In terms of dissemination, engagement and knowledge exchange, I had the opportunity to present my work and research findings in a seminar in front of experts in environmental, health and food economics, many of whom gave me excellent suggestions and feedback. This was without any doubt a very useful practice for my presentation skills in view of future conferences and my PhD viva.
The best thing about my visit was the opportunity to meet different types of academics and have direct contact with them on a regular basis. Everyone was kind and willing to help, in every moment. The PhD community was very welcoming as well. They informed me about the possibility of attending the job market conference during my final year of my PhD in order to apply for job opportunities. I could talk with them about my issues and concerns and discuss my research at any time. We also had some social events together where we went for drinks and dinner. I really enjoyed this experience because I could talk with everyone about my project, also during lunch time.
The connection between TSE and IAST (Institute of Advanced Study in Toulouse) offered the possibility to exchange multi-disciplinary skills and knowledge among researchers. I could attend one or more seminars each day (where the lunch was always provided), with speakers coming from everywhere. I learnt about new models and new research topics, among other things; every day I spent there was a learning opportunity. In fact, I am still able to attend these seminars online, which means I can continue to learn new things daily.
Some researchers read my working paper and provided me very detailed comments, essential for the improvement of my work, in view of future journal submissions. Also, I introduced to them the new part of my PhD concerning the effects of environmental regulations on trade. It was extremely useful because I was able to get suggestions on how to develop this new project and which direction to follow before starting it.

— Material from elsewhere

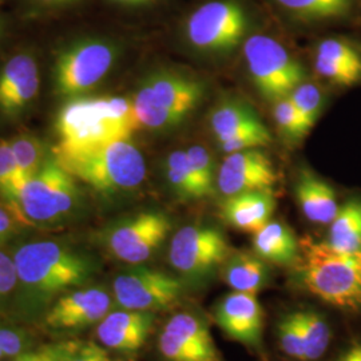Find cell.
Listing matches in <instances>:
<instances>
[{"mask_svg":"<svg viewBox=\"0 0 361 361\" xmlns=\"http://www.w3.org/2000/svg\"><path fill=\"white\" fill-rule=\"evenodd\" d=\"M295 195L305 219L319 225H331L338 213V204L334 188L308 169L301 170Z\"/></svg>","mask_w":361,"mask_h":361,"instance_id":"cell-21","label":"cell"},{"mask_svg":"<svg viewBox=\"0 0 361 361\" xmlns=\"http://www.w3.org/2000/svg\"><path fill=\"white\" fill-rule=\"evenodd\" d=\"M92 361H111V359H110L109 353L106 352V349L102 348V347H99V345H97L95 352H94Z\"/></svg>","mask_w":361,"mask_h":361,"instance_id":"cell-41","label":"cell"},{"mask_svg":"<svg viewBox=\"0 0 361 361\" xmlns=\"http://www.w3.org/2000/svg\"><path fill=\"white\" fill-rule=\"evenodd\" d=\"M154 325L153 312L116 310L99 324L97 335L106 348L134 353L142 348Z\"/></svg>","mask_w":361,"mask_h":361,"instance_id":"cell-17","label":"cell"},{"mask_svg":"<svg viewBox=\"0 0 361 361\" xmlns=\"http://www.w3.org/2000/svg\"><path fill=\"white\" fill-rule=\"evenodd\" d=\"M119 3L123 4H130V6H140V4H147V3H153L155 0H116Z\"/></svg>","mask_w":361,"mask_h":361,"instance_id":"cell-42","label":"cell"},{"mask_svg":"<svg viewBox=\"0 0 361 361\" xmlns=\"http://www.w3.org/2000/svg\"><path fill=\"white\" fill-rule=\"evenodd\" d=\"M19 178L25 186L44 165V146L35 137L20 135L10 142ZM23 189V188H22Z\"/></svg>","mask_w":361,"mask_h":361,"instance_id":"cell-29","label":"cell"},{"mask_svg":"<svg viewBox=\"0 0 361 361\" xmlns=\"http://www.w3.org/2000/svg\"><path fill=\"white\" fill-rule=\"evenodd\" d=\"M23 185L19 178L16 162L13 158L10 142H0V195L11 207L13 213L16 212L18 198Z\"/></svg>","mask_w":361,"mask_h":361,"instance_id":"cell-31","label":"cell"},{"mask_svg":"<svg viewBox=\"0 0 361 361\" xmlns=\"http://www.w3.org/2000/svg\"><path fill=\"white\" fill-rule=\"evenodd\" d=\"M281 8L301 20H325L348 13L350 0H276Z\"/></svg>","mask_w":361,"mask_h":361,"instance_id":"cell-28","label":"cell"},{"mask_svg":"<svg viewBox=\"0 0 361 361\" xmlns=\"http://www.w3.org/2000/svg\"><path fill=\"white\" fill-rule=\"evenodd\" d=\"M214 320L221 331L247 348H262L264 312L256 295L232 292L219 300Z\"/></svg>","mask_w":361,"mask_h":361,"instance_id":"cell-15","label":"cell"},{"mask_svg":"<svg viewBox=\"0 0 361 361\" xmlns=\"http://www.w3.org/2000/svg\"><path fill=\"white\" fill-rule=\"evenodd\" d=\"M293 265L297 283L310 295L337 310H361V253L305 238Z\"/></svg>","mask_w":361,"mask_h":361,"instance_id":"cell-2","label":"cell"},{"mask_svg":"<svg viewBox=\"0 0 361 361\" xmlns=\"http://www.w3.org/2000/svg\"><path fill=\"white\" fill-rule=\"evenodd\" d=\"M204 94L201 80L162 70L143 80L134 95L133 106L141 128L173 129L189 118L201 104Z\"/></svg>","mask_w":361,"mask_h":361,"instance_id":"cell-3","label":"cell"},{"mask_svg":"<svg viewBox=\"0 0 361 361\" xmlns=\"http://www.w3.org/2000/svg\"><path fill=\"white\" fill-rule=\"evenodd\" d=\"M39 87L38 66L30 55H16L0 74V110L13 116L26 109Z\"/></svg>","mask_w":361,"mask_h":361,"instance_id":"cell-18","label":"cell"},{"mask_svg":"<svg viewBox=\"0 0 361 361\" xmlns=\"http://www.w3.org/2000/svg\"><path fill=\"white\" fill-rule=\"evenodd\" d=\"M15 361H54L50 349L46 348L39 352H27L20 353Z\"/></svg>","mask_w":361,"mask_h":361,"instance_id":"cell-39","label":"cell"},{"mask_svg":"<svg viewBox=\"0 0 361 361\" xmlns=\"http://www.w3.org/2000/svg\"><path fill=\"white\" fill-rule=\"evenodd\" d=\"M141 128L133 101L122 97L78 99L63 106L55 122L54 157L89 153L130 140Z\"/></svg>","mask_w":361,"mask_h":361,"instance_id":"cell-1","label":"cell"},{"mask_svg":"<svg viewBox=\"0 0 361 361\" xmlns=\"http://www.w3.org/2000/svg\"><path fill=\"white\" fill-rule=\"evenodd\" d=\"M273 119L280 134L289 143L300 142L312 129L310 122L297 110L289 97L273 104Z\"/></svg>","mask_w":361,"mask_h":361,"instance_id":"cell-30","label":"cell"},{"mask_svg":"<svg viewBox=\"0 0 361 361\" xmlns=\"http://www.w3.org/2000/svg\"><path fill=\"white\" fill-rule=\"evenodd\" d=\"M185 283L165 271L134 268L118 274L113 283L116 304L123 310L155 312L177 304Z\"/></svg>","mask_w":361,"mask_h":361,"instance_id":"cell-11","label":"cell"},{"mask_svg":"<svg viewBox=\"0 0 361 361\" xmlns=\"http://www.w3.org/2000/svg\"><path fill=\"white\" fill-rule=\"evenodd\" d=\"M326 243L340 252L361 253L360 198H352L340 207L331 222Z\"/></svg>","mask_w":361,"mask_h":361,"instance_id":"cell-25","label":"cell"},{"mask_svg":"<svg viewBox=\"0 0 361 361\" xmlns=\"http://www.w3.org/2000/svg\"><path fill=\"white\" fill-rule=\"evenodd\" d=\"M259 123H262V121L256 116L255 110L244 102L237 101L219 104L209 118L210 129L219 145Z\"/></svg>","mask_w":361,"mask_h":361,"instance_id":"cell-24","label":"cell"},{"mask_svg":"<svg viewBox=\"0 0 361 361\" xmlns=\"http://www.w3.org/2000/svg\"><path fill=\"white\" fill-rule=\"evenodd\" d=\"M18 280V271L13 258L0 252V297L6 296L15 288Z\"/></svg>","mask_w":361,"mask_h":361,"instance_id":"cell-37","label":"cell"},{"mask_svg":"<svg viewBox=\"0 0 361 361\" xmlns=\"http://www.w3.org/2000/svg\"><path fill=\"white\" fill-rule=\"evenodd\" d=\"M301 336L305 347L307 361L319 360L331 343V326L320 312L296 310Z\"/></svg>","mask_w":361,"mask_h":361,"instance_id":"cell-26","label":"cell"},{"mask_svg":"<svg viewBox=\"0 0 361 361\" xmlns=\"http://www.w3.org/2000/svg\"><path fill=\"white\" fill-rule=\"evenodd\" d=\"M186 154L193 169L194 176L204 198L210 197L216 192L217 174L213 155L207 147L201 145H193L186 149Z\"/></svg>","mask_w":361,"mask_h":361,"instance_id":"cell-32","label":"cell"},{"mask_svg":"<svg viewBox=\"0 0 361 361\" xmlns=\"http://www.w3.org/2000/svg\"><path fill=\"white\" fill-rule=\"evenodd\" d=\"M54 361H55V360H54Z\"/></svg>","mask_w":361,"mask_h":361,"instance_id":"cell-45","label":"cell"},{"mask_svg":"<svg viewBox=\"0 0 361 361\" xmlns=\"http://www.w3.org/2000/svg\"><path fill=\"white\" fill-rule=\"evenodd\" d=\"M97 344L94 343H63L49 347L55 361H92Z\"/></svg>","mask_w":361,"mask_h":361,"instance_id":"cell-35","label":"cell"},{"mask_svg":"<svg viewBox=\"0 0 361 361\" xmlns=\"http://www.w3.org/2000/svg\"><path fill=\"white\" fill-rule=\"evenodd\" d=\"M116 61V49L102 40H83L68 47L54 68L55 90L63 97H75L95 87Z\"/></svg>","mask_w":361,"mask_h":361,"instance_id":"cell-10","label":"cell"},{"mask_svg":"<svg viewBox=\"0 0 361 361\" xmlns=\"http://www.w3.org/2000/svg\"><path fill=\"white\" fill-rule=\"evenodd\" d=\"M314 68L336 86H353L361 80V55L344 40L325 39L317 46Z\"/></svg>","mask_w":361,"mask_h":361,"instance_id":"cell-20","label":"cell"},{"mask_svg":"<svg viewBox=\"0 0 361 361\" xmlns=\"http://www.w3.org/2000/svg\"><path fill=\"white\" fill-rule=\"evenodd\" d=\"M77 201L75 178L52 158L20 190L15 216L23 222H54L68 214Z\"/></svg>","mask_w":361,"mask_h":361,"instance_id":"cell-7","label":"cell"},{"mask_svg":"<svg viewBox=\"0 0 361 361\" xmlns=\"http://www.w3.org/2000/svg\"><path fill=\"white\" fill-rule=\"evenodd\" d=\"M74 178L104 194L129 192L146 178V162L129 140L118 141L89 153L54 157Z\"/></svg>","mask_w":361,"mask_h":361,"instance_id":"cell-4","label":"cell"},{"mask_svg":"<svg viewBox=\"0 0 361 361\" xmlns=\"http://www.w3.org/2000/svg\"><path fill=\"white\" fill-rule=\"evenodd\" d=\"M13 262L18 280L38 295H54L70 286L85 284L91 276L87 258L54 241L20 246Z\"/></svg>","mask_w":361,"mask_h":361,"instance_id":"cell-5","label":"cell"},{"mask_svg":"<svg viewBox=\"0 0 361 361\" xmlns=\"http://www.w3.org/2000/svg\"><path fill=\"white\" fill-rule=\"evenodd\" d=\"M289 99L313 128L323 109V92L320 87L314 83L304 80L289 94Z\"/></svg>","mask_w":361,"mask_h":361,"instance_id":"cell-34","label":"cell"},{"mask_svg":"<svg viewBox=\"0 0 361 361\" xmlns=\"http://www.w3.org/2000/svg\"><path fill=\"white\" fill-rule=\"evenodd\" d=\"M171 231V221L162 212L149 210L116 222L106 233V245L114 257L141 264L152 257Z\"/></svg>","mask_w":361,"mask_h":361,"instance_id":"cell-12","label":"cell"},{"mask_svg":"<svg viewBox=\"0 0 361 361\" xmlns=\"http://www.w3.org/2000/svg\"><path fill=\"white\" fill-rule=\"evenodd\" d=\"M15 232L13 219L0 207V245H3Z\"/></svg>","mask_w":361,"mask_h":361,"instance_id":"cell-38","label":"cell"},{"mask_svg":"<svg viewBox=\"0 0 361 361\" xmlns=\"http://www.w3.org/2000/svg\"><path fill=\"white\" fill-rule=\"evenodd\" d=\"M224 281L233 292L256 295L269 283L271 271L267 261L256 253H232L221 268Z\"/></svg>","mask_w":361,"mask_h":361,"instance_id":"cell-22","label":"cell"},{"mask_svg":"<svg viewBox=\"0 0 361 361\" xmlns=\"http://www.w3.org/2000/svg\"><path fill=\"white\" fill-rule=\"evenodd\" d=\"M253 250L258 257L276 265H293L300 245L293 231L281 221H269L253 234Z\"/></svg>","mask_w":361,"mask_h":361,"instance_id":"cell-23","label":"cell"},{"mask_svg":"<svg viewBox=\"0 0 361 361\" xmlns=\"http://www.w3.org/2000/svg\"><path fill=\"white\" fill-rule=\"evenodd\" d=\"M232 255L225 234L207 225L180 228L169 246V262L189 283H204Z\"/></svg>","mask_w":361,"mask_h":361,"instance_id":"cell-8","label":"cell"},{"mask_svg":"<svg viewBox=\"0 0 361 361\" xmlns=\"http://www.w3.org/2000/svg\"><path fill=\"white\" fill-rule=\"evenodd\" d=\"M158 349L166 361H224L205 320L190 312L169 320L158 338Z\"/></svg>","mask_w":361,"mask_h":361,"instance_id":"cell-13","label":"cell"},{"mask_svg":"<svg viewBox=\"0 0 361 361\" xmlns=\"http://www.w3.org/2000/svg\"><path fill=\"white\" fill-rule=\"evenodd\" d=\"M277 173L271 159L257 149L228 154L217 171V189L224 197L247 192H271Z\"/></svg>","mask_w":361,"mask_h":361,"instance_id":"cell-14","label":"cell"},{"mask_svg":"<svg viewBox=\"0 0 361 361\" xmlns=\"http://www.w3.org/2000/svg\"><path fill=\"white\" fill-rule=\"evenodd\" d=\"M247 19L234 0H216L197 8L188 19L186 37L190 44L207 54H229L245 38Z\"/></svg>","mask_w":361,"mask_h":361,"instance_id":"cell-9","label":"cell"},{"mask_svg":"<svg viewBox=\"0 0 361 361\" xmlns=\"http://www.w3.org/2000/svg\"><path fill=\"white\" fill-rule=\"evenodd\" d=\"M1 356H3V353H1V350H0V357H1Z\"/></svg>","mask_w":361,"mask_h":361,"instance_id":"cell-44","label":"cell"},{"mask_svg":"<svg viewBox=\"0 0 361 361\" xmlns=\"http://www.w3.org/2000/svg\"><path fill=\"white\" fill-rule=\"evenodd\" d=\"M274 209L273 192H247L225 197L221 217L237 231L256 234L271 221Z\"/></svg>","mask_w":361,"mask_h":361,"instance_id":"cell-19","label":"cell"},{"mask_svg":"<svg viewBox=\"0 0 361 361\" xmlns=\"http://www.w3.org/2000/svg\"><path fill=\"white\" fill-rule=\"evenodd\" d=\"M338 361H361V344L352 345Z\"/></svg>","mask_w":361,"mask_h":361,"instance_id":"cell-40","label":"cell"},{"mask_svg":"<svg viewBox=\"0 0 361 361\" xmlns=\"http://www.w3.org/2000/svg\"><path fill=\"white\" fill-rule=\"evenodd\" d=\"M277 340L286 356L300 361H307L305 347L301 336L297 312H290L277 324Z\"/></svg>","mask_w":361,"mask_h":361,"instance_id":"cell-33","label":"cell"},{"mask_svg":"<svg viewBox=\"0 0 361 361\" xmlns=\"http://www.w3.org/2000/svg\"><path fill=\"white\" fill-rule=\"evenodd\" d=\"M111 308V297L104 289H86L62 297L46 316L56 329H77L102 322Z\"/></svg>","mask_w":361,"mask_h":361,"instance_id":"cell-16","label":"cell"},{"mask_svg":"<svg viewBox=\"0 0 361 361\" xmlns=\"http://www.w3.org/2000/svg\"><path fill=\"white\" fill-rule=\"evenodd\" d=\"M39 1H42V3H44V4H63V3H67V1H70V0H39Z\"/></svg>","mask_w":361,"mask_h":361,"instance_id":"cell-43","label":"cell"},{"mask_svg":"<svg viewBox=\"0 0 361 361\" xmlns=\"http://www.w3.org/2000/svg\"><path fill=\"white\" fill-rule=\"evenodd\" d=\"M166 177L173 192L183 201L202 200L204 195L195 180L186 150H176L168 155Z\"/></svg>","mask_w":361,"mask_h":361,"instance_id":"cell-27","label":"cell"},{"mask_svg":"<svg viewBox=\"0 0 361 361\" xmlns=\"http://www.w3.org/2000/svg\"><path fill=\"white\" fill-rule=\"evenodd\" d=\"M250 79L259 95L274 104L305 80V70L285 50L284 46L268 35H253L243 46Z\"/></svg>","mask_w":361,"mask_h":361,"instance_id":"cell-6","label":"cell"},{"mask_svg":"<svg viewBox=\"0 0 361 361\" xmlns=\"http://www.w3.org/2000/svg\"><path fill=\"white\" fill-rule=\"evenodd\" d=\"M26 336L10 328L0 326V350L3 356H19L26 348Z\"/></svg>","mask_w":361,"mask_h":361,"instance_id":"cell-36","label":"cell"}]
</instances>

The city was very beautiful and charming, with nice streets and squares. The walk along the river is one of the best part of the city, and I was able to enjoy it every day on the way from my house to the university. The sunset was amazing, everything painted with pink color, from the houses to the sky. The food and wine was also great, especially the cheese! My favourite was the raclette and the fondue. I also had the possibility to travel around in the weekends.
Unfortunately, I had to leave Toulouse before the actual return date due to the coronavirus outbreak, but I am very satisfied for the overall experience. I managed to do what I planned to do and create some good networks with many researchers in view of my future career. I would like to go back sometime to visit some of the PhD students I met there. Again, I really recommend that everyone consider this opportunity. It is extremely worthwhile, and can help you appreciate your project more, get more exciting ideas and enrich your skills and personal development.